The push to rebrand Calgary is on the table again. Is the reason to appear ‘more cosmopolitan’ or is re-branding the same as changing the curtains in the office when new occupants move in?
It was said that some feel the city is dominated by corporate and cowboy culture, and it is difficult to fit in if you do not identify with either of those segments. It is also difficult to have a vibrant city without corporate dollars invested. And when did ‘cowboy culture’ become shameful? I was under the impression people choose a city for more opportunity or a more desirable lifestyle, not to change it to something they left – otherwise why move? Being a lifetime Calgarian myself I admit this did set my nerves a bit on edge.
With access to a collective number of newcomers I did my own ‘straw survey’ with a different response. I heard reasons such as “better lifestyle,” “a lower cost of living particularly in housing,” “to be around a ‘lets get things done’ attitude,” “friendly people,” and “opportunity for my family.” I looked at the recent number of thousands of newcomers to Calgary this past year and felt my margin of error was pretty accurate given my targeted respondent. Of course, some came for other reasons of being closer to family, or their occupation allowed them to live anywhere, so, “why not Calgary?”
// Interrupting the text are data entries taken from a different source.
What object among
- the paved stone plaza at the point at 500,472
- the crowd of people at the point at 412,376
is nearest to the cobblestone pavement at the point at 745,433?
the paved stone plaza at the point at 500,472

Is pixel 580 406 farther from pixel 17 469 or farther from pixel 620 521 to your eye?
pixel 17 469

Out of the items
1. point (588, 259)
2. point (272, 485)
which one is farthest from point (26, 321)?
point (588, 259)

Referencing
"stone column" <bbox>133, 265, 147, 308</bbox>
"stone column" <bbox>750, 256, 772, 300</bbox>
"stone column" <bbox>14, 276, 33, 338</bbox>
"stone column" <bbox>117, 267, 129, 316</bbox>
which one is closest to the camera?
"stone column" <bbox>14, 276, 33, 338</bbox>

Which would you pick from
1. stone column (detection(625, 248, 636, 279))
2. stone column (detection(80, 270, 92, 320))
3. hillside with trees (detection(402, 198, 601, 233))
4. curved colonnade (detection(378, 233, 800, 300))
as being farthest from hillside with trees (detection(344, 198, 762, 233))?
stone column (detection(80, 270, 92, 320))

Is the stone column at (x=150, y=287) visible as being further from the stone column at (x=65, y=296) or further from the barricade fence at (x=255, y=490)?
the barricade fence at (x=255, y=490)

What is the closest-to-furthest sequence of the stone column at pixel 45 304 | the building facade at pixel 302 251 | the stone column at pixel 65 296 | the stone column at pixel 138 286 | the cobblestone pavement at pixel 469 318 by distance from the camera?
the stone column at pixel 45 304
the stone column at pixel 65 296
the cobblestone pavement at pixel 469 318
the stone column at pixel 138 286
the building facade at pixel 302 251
The last time rebranding became an ‘idea’ was in 2011 when steps were taken to move away from the long-time favourite, “Heart of the West” and re-brand to, “Be Part of the Energy.” We all know how popular that one was, particularly with those who had put Calgary on the map and built the best economy in Canada.
There is that conversation around a desire for Calgary to become ‘Silicon Valley 2’ and replace our economic lever of oil and gas. That idea might have been saleable at one point, however, not so much with the new model that work can be done ‘from anywhere.’ Silicon Valley is facing that same challenge. I appreciate re-branding is one idea being explored to lure younger workers to Calgary when oddly, just a few years ago, Calgary boasted the ‘youngest population in Canada.’ So, where did they all go?
In review of other top growing cities across North America, I found because of remote working for some occupations, growth is happening away from larger cities to either towns or smaller cities with populations of no more than several hundred thousand. Their reasons include affordability, better lifestyle, less crime and family lifestyle. None mentioned moving because of the lure of a brand.
So, I am confused about why we would want to change the success story of Calgary! In my travels I find you don’t have to explain Calgary; people know of us for our rodeos, our proximity to Banff and the largest network of Plus 15s. Which leads me to ask, who the heck is trying to get rid of our Plus 15s? Do they forget we live in a cold country and that could end major retail investment in the core? The benefits are many!